▸ BRANO:
☆ ☆ ☆ ☆ ☆ ☆ ☆

Fra i sapori antichi e casalinghi

La cucina abruzzese è un insieme di gusti diversi, articolato intorno ad alcuni piatti che ne costituiscono i capisaldi unificanti. Ancor oggi, la sua varietà rispecchia le sue matrici: da un lato la molteplicità di usi, provenienti da tradizioni ininterrotte; dall'altro la varietà e genuinità delle materie prime. Dalle montagne e dai laghi, dalle colline e dalla costa, i prodotti di un territorio particolarmente integro arrivano direttamente sulla tavola degli Abruzzesi. Potremmo definirla una cucina "trasparente" quella delle nostre zone. Già, perché in ogni sua ricetta c'è memoria di nonne, madri e zie che, almeno una volta nella vita, ci hanno fatto assaporare questo o quel piatto dal sapore unico e speciale. Come si sa, ogni centro, anche il più piccolo, possiede e custodisce tanti piccoli segreti, tante ricette che, pur nel filone generale, hanno qualcosa di particolare che le differenzia dalle altre consimili. Ed è così anche a Pratola.
Iniziamo con i ceci ripieni, vale a dire il ripieno di ceci, dalla componente fondamentale di essi, con l'aggiunta di cioccolato, mandorle, noci tostate e aromi a piacere.

Ceci ripieni - image

Ceci ripieni - image
 
Legate ai cibi tipici, anche se limitatamente alla vigilIa di Natale, poi, sono le cosidette "Sette minestre", un pasto comprendente sette portate a base di legumi, spaghetti con sugo di pesce, baccalà con aglio, olio e peperoncino, verdure varie e "scrippelle" al posto del pane. Il pratolano Antonio De Nino ha documentato questa usanza anche in riferimento ad altre località abruzzesi.
 

Per le feste di Capodanno vi sono altre usanze

L'ultimo dell'anno, S. Silvestro, in ogni casa contadina, modesta o più ricca che fosse, si procedeva alla cottura di un calderone di granone per onorare S. Silvestro. I poveri del paese giravano con un secchio per la raccolta del granone cotto bussando di porta in porta e pronunciando la rituale frase: "Per S. Silvestro con il libro in petto". Le massaie davano uno o più mestoli di granone cotto ricevendo le benedizioni e i ringraziamenti dai poveri. La mattina dopo, il Capodanno, ognuno notava la prima persona che incontrava uscendo di casa e il primo animale. Erano questi i segni indicativi della bontà o meno dell'anno che iniziava. In alcune case i genitori sollecitavano i figliuoli a levarsi presto dal letto, a fare accuratamente la pulizia della casa e dei locali annessi; altri facevano raccogliere pesanti macigni e li facevano portare negli scantinati facendo pronunciare loro la promessa di riportare, entro l'anno, col primo lavoro, un peso d'oro dello stesso valore. La giornata si concludeva poi con un lauto pranzo dopo aver ascoltato la S. Messa ed aver recitato le preghiere giornaliere. Il giorno successivo si tornava al lavoro usato con più lena e speranze in attesa della prima Pasqua, l'Epifania, che doveva portare doni ai bambini buoni e cenere e carbone ai bambini cattivi. Con l'Epifania si chiudeva il ciclo delle feste natalizie e si pensava al S. Antonio Abate, protettore degli animali.

☆ ☆ ☆ ☆ ☆ ☆ ☆

▸ MATERIALE FORNITO:
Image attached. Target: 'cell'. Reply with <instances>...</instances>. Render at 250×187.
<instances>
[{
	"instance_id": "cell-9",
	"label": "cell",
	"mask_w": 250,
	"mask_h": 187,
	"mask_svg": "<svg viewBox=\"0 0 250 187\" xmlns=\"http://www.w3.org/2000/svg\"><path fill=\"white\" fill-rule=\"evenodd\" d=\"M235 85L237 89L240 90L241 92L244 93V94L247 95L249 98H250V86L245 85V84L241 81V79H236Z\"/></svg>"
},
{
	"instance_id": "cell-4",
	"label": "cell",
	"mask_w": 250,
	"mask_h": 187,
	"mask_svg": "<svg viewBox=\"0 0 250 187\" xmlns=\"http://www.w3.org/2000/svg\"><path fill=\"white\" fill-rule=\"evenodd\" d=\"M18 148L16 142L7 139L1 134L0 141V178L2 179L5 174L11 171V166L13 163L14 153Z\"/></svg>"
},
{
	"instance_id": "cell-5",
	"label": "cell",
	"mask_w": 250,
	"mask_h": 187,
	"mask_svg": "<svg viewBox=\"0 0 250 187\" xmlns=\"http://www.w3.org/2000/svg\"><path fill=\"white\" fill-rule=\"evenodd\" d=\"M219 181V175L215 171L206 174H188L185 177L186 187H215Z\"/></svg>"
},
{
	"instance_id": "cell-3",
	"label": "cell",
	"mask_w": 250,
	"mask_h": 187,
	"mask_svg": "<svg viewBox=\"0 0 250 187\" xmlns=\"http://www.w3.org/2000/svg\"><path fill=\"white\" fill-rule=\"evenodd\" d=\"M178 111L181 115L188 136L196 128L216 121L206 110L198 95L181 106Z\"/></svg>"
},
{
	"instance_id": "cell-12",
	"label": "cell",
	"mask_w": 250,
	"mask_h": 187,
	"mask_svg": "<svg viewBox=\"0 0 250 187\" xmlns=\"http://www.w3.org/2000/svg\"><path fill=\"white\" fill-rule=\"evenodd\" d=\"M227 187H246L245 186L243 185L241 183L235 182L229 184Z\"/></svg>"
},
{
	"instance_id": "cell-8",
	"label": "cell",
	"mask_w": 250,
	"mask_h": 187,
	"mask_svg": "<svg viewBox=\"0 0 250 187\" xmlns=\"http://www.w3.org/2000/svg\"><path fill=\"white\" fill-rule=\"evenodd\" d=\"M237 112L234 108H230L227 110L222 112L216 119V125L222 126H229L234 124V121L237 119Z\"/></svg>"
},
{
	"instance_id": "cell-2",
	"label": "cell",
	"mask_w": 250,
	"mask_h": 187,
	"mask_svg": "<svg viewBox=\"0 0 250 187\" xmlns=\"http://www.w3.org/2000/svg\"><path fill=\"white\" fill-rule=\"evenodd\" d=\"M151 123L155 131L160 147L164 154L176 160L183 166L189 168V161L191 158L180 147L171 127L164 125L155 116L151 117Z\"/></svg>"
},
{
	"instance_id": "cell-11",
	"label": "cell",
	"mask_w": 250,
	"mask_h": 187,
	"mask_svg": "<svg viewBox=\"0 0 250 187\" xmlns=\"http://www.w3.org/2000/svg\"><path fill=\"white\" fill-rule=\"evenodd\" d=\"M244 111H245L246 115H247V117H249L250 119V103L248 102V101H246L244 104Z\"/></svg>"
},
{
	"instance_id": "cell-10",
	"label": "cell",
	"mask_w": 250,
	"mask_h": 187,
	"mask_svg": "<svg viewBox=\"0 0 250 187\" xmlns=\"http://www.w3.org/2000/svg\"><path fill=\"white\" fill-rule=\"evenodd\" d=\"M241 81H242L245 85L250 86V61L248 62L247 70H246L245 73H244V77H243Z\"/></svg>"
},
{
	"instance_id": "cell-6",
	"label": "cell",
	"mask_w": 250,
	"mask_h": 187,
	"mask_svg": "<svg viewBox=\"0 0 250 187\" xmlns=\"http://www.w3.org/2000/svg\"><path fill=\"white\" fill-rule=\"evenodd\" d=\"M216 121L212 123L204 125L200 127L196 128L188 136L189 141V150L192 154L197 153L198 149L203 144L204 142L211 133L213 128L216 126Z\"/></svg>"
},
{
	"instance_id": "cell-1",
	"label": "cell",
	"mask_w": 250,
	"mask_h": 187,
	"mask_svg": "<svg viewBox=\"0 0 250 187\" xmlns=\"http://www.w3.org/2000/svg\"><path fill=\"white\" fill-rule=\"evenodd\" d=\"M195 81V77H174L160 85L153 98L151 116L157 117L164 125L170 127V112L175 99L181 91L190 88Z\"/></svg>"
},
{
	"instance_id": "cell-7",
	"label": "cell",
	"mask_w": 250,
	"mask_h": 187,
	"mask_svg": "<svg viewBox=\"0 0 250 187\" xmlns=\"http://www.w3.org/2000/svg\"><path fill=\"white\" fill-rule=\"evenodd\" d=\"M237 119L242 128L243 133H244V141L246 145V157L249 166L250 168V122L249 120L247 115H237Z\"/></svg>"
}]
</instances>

☆ ☆ ☆ ☆ ☆ ☆ ☆

▸ ATTIVITÀ PROPOSTE:
(1) Secondo il brano, quale pratolano ha documentato l'usanza delle "Sette minestre"?
(2) Trascrivi dal brano il passo che va da "Iniziamo con i" fino a "altre località abruzzesi." compreso.
(3) Riscrivi sotto forma di elenco il paragrafo del brano che comincia con "L'ultimo dell'anno, S. Silvestro", mantenendone i fatti principali.

▸ SOLUZIONI DELLE ATTIVITÀ:
(1) Antonio De Nino.

(2)
Iniziamo con i ceci ripieni, vale a dire il ripieno di ceci, dalla componente fondamentale di essi, con l'aggiunta di cioccolato, mandorle, noci tostate e aromi a piacere.

Ceci ripieni - image

Ceci ripieni - image
 
Legate ai cibi tipici, anche se limitatamente alla vigilIa di Natale, poi, sono le cosidette "Sette minestre", un pasto comprendente sette portate a base di legumi, spaghetti con sugo di pesce, baccalà con aglio, olio e peperoncino, verdure varie e "scrippelle" al posto del pane. Il pratolano Antonio De Nino ha documentato questa usanza anche in riferimento ad altre località abruzzesi.

(3)
- A San Silvestro ogni casa contadina cuoceva un calderone di granone in onore del santo.
- I poveri giravano di porta in porta con un secchio e recitavano la frase "Per S. Silvestro con il libro in petto".
- Le massaie davano ai poveri uno o più mestoli di granone cotto e ne ricevevano benedizioni e ringraziamenti.
- A Capodanno la prima persona e il primo animale incontrati uscendo di casa indicavano se l'anno sarebbe stato buono o no.
- In alcune case i figli dovevano alzarsi presto e pulire con cura la casa e i locali annessi.
- In altre case i figli raccoglievano pesanti macigni e li portavano negli scantinati. Promettevano di riportare entro l'anno un peso d'oro di pari valore.
- La giornata si chiudeva con un lauto pranzo, dopo la Messa e le preghiere.
- Il giorno seguente si tornava al lavoro in attesa dell'Epifania, che portava doni ai bambini buoni e cenere e carbone a quelli cattivi.
- Con l'Epifania finiva il ciclo delle feste natalizie e si pensava a S. Antonio Abate, protettore degli animali.